In the North Korean case, there is an urgent need for a bold new initiative to negotiate. A second Korean War seems closer than ever. Namecalling in the UN, nuclear tests, provocative tweets and military  provocations on both sides have created an atmosphere in which not only an intentional war but also a war based on misunderstanding could put millions of lives in danger. Experts agree that there is no military solution. Sanctions combined with isolation are not expected to work. Sanctions have to be combined with diplomacy.

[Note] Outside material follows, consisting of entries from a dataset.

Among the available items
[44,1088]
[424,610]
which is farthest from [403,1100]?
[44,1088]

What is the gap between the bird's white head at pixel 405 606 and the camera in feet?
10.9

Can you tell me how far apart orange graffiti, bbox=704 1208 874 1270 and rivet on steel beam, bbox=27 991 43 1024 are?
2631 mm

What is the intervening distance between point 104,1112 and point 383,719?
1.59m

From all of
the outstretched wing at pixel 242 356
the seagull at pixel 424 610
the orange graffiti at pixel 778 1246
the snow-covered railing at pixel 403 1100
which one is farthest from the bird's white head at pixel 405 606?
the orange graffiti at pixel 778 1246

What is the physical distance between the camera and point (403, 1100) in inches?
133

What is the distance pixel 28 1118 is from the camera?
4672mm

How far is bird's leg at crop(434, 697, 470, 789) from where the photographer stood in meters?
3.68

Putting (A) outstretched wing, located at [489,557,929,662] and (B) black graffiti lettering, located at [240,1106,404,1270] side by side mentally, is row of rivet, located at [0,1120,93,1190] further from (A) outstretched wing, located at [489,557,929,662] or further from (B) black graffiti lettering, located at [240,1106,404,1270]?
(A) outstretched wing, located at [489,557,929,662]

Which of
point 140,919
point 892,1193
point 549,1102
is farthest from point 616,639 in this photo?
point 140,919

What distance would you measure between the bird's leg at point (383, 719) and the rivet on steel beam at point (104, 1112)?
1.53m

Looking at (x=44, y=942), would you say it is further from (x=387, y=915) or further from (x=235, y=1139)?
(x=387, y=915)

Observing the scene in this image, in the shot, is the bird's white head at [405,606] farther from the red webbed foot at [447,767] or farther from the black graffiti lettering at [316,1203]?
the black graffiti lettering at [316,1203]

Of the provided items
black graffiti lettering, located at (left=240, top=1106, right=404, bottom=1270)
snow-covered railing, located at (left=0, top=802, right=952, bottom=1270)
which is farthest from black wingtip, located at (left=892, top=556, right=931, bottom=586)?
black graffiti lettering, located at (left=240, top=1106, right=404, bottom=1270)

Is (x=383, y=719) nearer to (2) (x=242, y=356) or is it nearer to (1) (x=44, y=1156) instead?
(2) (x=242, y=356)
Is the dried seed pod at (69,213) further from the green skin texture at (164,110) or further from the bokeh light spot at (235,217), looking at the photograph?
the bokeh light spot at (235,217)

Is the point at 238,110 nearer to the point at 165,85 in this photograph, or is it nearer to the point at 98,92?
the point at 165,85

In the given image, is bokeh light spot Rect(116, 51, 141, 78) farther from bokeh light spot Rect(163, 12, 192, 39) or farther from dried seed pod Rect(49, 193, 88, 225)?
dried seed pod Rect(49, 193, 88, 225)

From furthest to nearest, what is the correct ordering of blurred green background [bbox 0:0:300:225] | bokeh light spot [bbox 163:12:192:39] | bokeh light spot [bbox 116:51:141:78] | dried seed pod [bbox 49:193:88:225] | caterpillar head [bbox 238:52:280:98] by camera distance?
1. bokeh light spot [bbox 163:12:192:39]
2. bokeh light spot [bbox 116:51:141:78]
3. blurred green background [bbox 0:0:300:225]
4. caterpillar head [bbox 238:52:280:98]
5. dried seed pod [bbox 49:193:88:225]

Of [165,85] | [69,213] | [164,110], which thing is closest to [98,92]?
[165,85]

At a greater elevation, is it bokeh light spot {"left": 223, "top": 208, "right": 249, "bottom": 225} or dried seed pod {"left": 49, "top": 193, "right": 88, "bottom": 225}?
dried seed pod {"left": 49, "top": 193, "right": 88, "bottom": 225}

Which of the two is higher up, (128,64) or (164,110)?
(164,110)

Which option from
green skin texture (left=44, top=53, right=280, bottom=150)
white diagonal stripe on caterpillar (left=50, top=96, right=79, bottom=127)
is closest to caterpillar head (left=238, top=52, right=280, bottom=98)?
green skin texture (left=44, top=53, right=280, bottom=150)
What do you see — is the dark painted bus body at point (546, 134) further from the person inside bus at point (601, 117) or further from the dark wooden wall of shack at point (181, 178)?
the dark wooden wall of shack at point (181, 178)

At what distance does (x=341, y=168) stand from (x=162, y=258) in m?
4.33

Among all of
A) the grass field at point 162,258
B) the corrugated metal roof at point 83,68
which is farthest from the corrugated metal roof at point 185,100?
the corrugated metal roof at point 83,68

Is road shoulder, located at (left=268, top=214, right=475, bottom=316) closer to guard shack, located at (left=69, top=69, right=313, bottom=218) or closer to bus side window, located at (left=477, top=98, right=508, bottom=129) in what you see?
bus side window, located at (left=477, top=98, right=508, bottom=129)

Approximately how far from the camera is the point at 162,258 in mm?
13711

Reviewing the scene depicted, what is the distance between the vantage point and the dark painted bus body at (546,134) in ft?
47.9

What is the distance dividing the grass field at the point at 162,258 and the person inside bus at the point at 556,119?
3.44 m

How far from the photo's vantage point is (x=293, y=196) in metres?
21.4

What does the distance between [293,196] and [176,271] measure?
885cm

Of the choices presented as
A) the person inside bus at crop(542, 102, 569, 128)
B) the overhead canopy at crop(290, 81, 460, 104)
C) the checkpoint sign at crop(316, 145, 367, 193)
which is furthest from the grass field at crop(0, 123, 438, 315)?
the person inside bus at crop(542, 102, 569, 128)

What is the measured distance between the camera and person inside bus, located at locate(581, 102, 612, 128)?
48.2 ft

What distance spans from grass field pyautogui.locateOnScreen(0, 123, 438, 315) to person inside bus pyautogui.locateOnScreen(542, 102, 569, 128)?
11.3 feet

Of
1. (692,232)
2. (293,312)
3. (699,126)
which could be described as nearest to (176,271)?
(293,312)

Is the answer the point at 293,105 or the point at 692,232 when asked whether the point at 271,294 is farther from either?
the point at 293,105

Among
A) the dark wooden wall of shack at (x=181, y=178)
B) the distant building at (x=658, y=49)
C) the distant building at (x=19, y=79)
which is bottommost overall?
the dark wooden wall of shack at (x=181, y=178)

Recently, two US nuclear experts, Robert Einhorn and Michael O´Hanlon, wrote a piece on how to “walk back from the brink with North Korea.” Preconditions that could be confused with the final results should be avoided, they said, while international economic pressure should be intensified. The critical question to be asked is how to find a “formula for initiating talks that addresses DPRK concerns while protecting US and allied security.”

Based on the Iran case an even more critical question is: who should or could take the initiative? Is there a relatively neutral actor that could provide an umbrella for the hostile parties to meet -- as the EU did in the Iran case? No one is volunteering. No one seems to have the courage to take the initiative and potentially risk not succeeding but surely someone must step forward. Unfortunately,  the best prediction may be hidden in a tweet by President Trump: “Save your energy Rex, we’ll do what has to be done!”

Tarja Cronberg is a Distinquished Associate Fellow at the Stockholm International Peace Research Institute, SIPRI and an Executive Director of the European Leadership Network Board. She is the author of “Nuclear Multilateralism and Iran: Inside EU Negotiations”, Routledge 2017.